• _Dataset records_:
'''

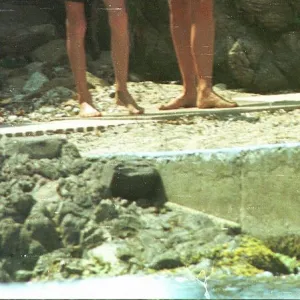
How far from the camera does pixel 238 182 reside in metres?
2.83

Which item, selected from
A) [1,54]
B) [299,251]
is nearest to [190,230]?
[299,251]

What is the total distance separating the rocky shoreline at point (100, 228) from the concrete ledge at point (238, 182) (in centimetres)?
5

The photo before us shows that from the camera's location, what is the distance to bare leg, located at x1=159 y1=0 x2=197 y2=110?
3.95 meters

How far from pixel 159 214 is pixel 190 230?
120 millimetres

'''
'''

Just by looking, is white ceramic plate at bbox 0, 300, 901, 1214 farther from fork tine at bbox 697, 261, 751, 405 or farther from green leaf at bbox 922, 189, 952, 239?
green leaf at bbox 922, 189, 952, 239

'''
'''

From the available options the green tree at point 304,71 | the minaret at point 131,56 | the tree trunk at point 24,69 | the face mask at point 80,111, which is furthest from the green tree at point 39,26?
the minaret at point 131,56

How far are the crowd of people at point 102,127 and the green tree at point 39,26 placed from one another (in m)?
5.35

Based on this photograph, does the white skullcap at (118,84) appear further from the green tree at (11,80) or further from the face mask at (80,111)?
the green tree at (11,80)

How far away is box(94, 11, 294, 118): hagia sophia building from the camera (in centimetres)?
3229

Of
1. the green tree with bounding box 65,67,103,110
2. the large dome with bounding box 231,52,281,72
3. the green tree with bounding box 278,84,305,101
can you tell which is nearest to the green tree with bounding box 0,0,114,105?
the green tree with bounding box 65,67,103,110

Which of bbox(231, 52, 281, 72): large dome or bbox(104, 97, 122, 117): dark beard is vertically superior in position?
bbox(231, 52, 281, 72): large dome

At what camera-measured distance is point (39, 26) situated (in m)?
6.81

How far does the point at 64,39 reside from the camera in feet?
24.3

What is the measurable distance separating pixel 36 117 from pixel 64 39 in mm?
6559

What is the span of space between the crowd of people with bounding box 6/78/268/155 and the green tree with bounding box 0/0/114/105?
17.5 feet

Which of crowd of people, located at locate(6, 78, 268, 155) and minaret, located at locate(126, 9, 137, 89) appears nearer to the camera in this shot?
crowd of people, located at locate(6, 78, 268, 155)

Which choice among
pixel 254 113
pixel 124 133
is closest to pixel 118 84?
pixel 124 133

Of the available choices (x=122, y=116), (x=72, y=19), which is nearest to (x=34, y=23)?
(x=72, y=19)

'''

• _Work instructions_:
Pull out each line of the data above that contains the string "with", copying every such line in full.

• _Response to this exercise_:
1. the green tree with bounding box 65,67,103,110
2. the large dome with bounding box 231,52,281,72
3. the green tree with bounding box 278,84,305,101
can you tell which is nearest to the green tree with bounding box 0,0,114,105?
the green tree with bounding box 65,67,103,110
What is the span of space between the crowd of people with bounding box 6/78/268/155 and the green tree with bounding box 0/0/114/105?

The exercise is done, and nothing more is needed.